On Friday I had my first real introduction to the neighborhood that is Middle Main. Starting off our self-guided tour at the Poughkeepsie Underwear Factory, where work is underway on the redevelopment of the site as a central hub of sustainable business and residential living, our backs to a historical gem from the age of booming manufacturing in the city and region, we face a very alive and currently evolving Main Street that brims with creativity and development.
Upon surveying the streets you notice right away the many food establishments that seem to breathe life onto the sidewalks and from Main Street into the hurried vehicles of residents and passers-by alike. I regard any small restaurant or grocery as a competitive and healthy alternative to the fast food chains up the way; their presence and success keeps more money in the community and encourages more nutritious eating.
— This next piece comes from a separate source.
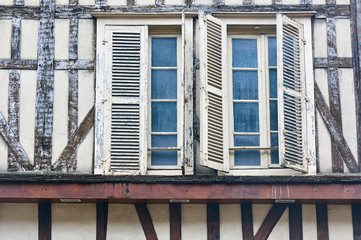 Fototapeta na wymiar windows in a medieval half-timbered building in Troyes.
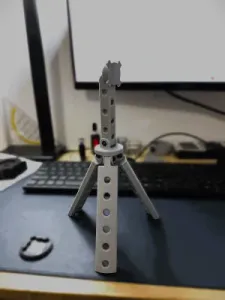 Phone tripod with lock mechanism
Its detachment from all the city and town that precedes it contributes to the zone's own sense of self - its quirky, spicy and can-do image takes on many forms, all distinctly different from anything above and below its boundaries.
The highlight of my orientation excursion was inside what seems to be a quaint Mexican kitchen, a Hispanic grocery, a convenience store and a storage space. As soon as we step inside we are greeted by a delightful Peruvian lady with a smile and ' no hablo inglés." I mutter a "esta bien, cocina?" and she takes us back towards the kitchen to see her prepared food, kept warm in three large pots. It was 10 o' clock in the morning, so my mind didn't go to ordering up one of the tamales, burritos, or tortas, though these must be popular breakfast foods for some because from 5am-9am they're $1 off!
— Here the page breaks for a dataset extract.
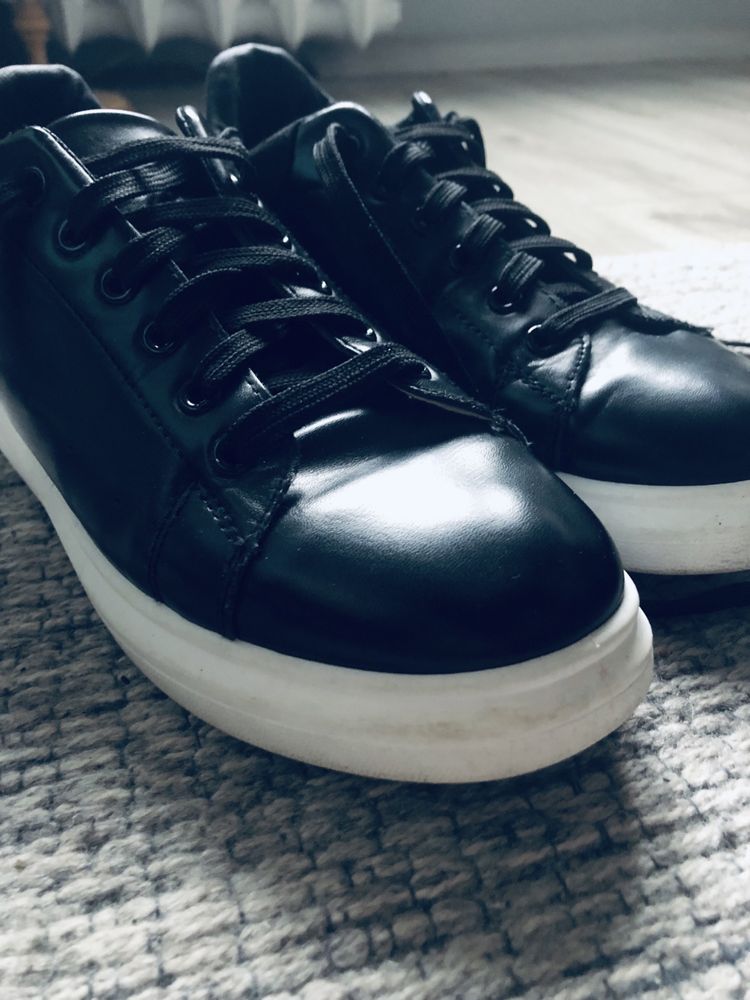 Buty sneakers Anthony Mcqueen 40 sk rzane 25 cm Skierniewice OLX.pl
I had so many questions for this friendly, high spirited lady- mainly if she could speak slower- but my many years of Spanish education have since been washed away with Italian immersion, and so I listened closely and nodded to express interest and fake comprehension. I gathered that she is new to Poughkeepsie, that some family was sick in Peru and so she was pushed to come here and help out. She comes from a large family of cooks and seemed very passionate about her work in the kitchen. I tried to ask her if I could buy one of her overly ripe avocados and she suggested she make me a sandwich out of them (she did and it was surprisingly delicious). I could hear her singing along to Spanish pop songs blasting through the radio; the music and aroma of the food filled the place with a palpable energy. The place itself left much to be desired in terms of decor and ambiance, but something about her presence, the music, the large statue of Mary- it all contributes to very authentic and unique feeling, like it were a shop transplanted form Peru or Mexico but noticeably transformed, molded by the local influences into a different place, reflective of the community that it serves.
You can tell this lady feels included in her community, that she is proud to call Poughkeepsie and Main Street her home, even if just for a short period of time. Yes, I imagine the strong Hispanic immigrant population provides most of her business, but she will share her zeal and home-style Mexican cooking with anyone who walks in the door. If the fellow residents of Middle Main share only half of her excitement, her ingenuity and her work ethic then it is clear to me this neighborhood is a truly special place, one that cultivates relationships, business and entrepreneurship, and is a breeding ground for the creativity, innovation and collaboration all necessary for further development and beautification. With the right access to community resources, good connections between residents and local businesses, organizations, associations, and public officials, in conjunction with the great programs and initiatives already in place and still developing by HRH, Middle Main is well on its way to realizing its full potential as an inclusive, resident driven and supported neighborhood, economically stable, that is as rich culturally as it is in character.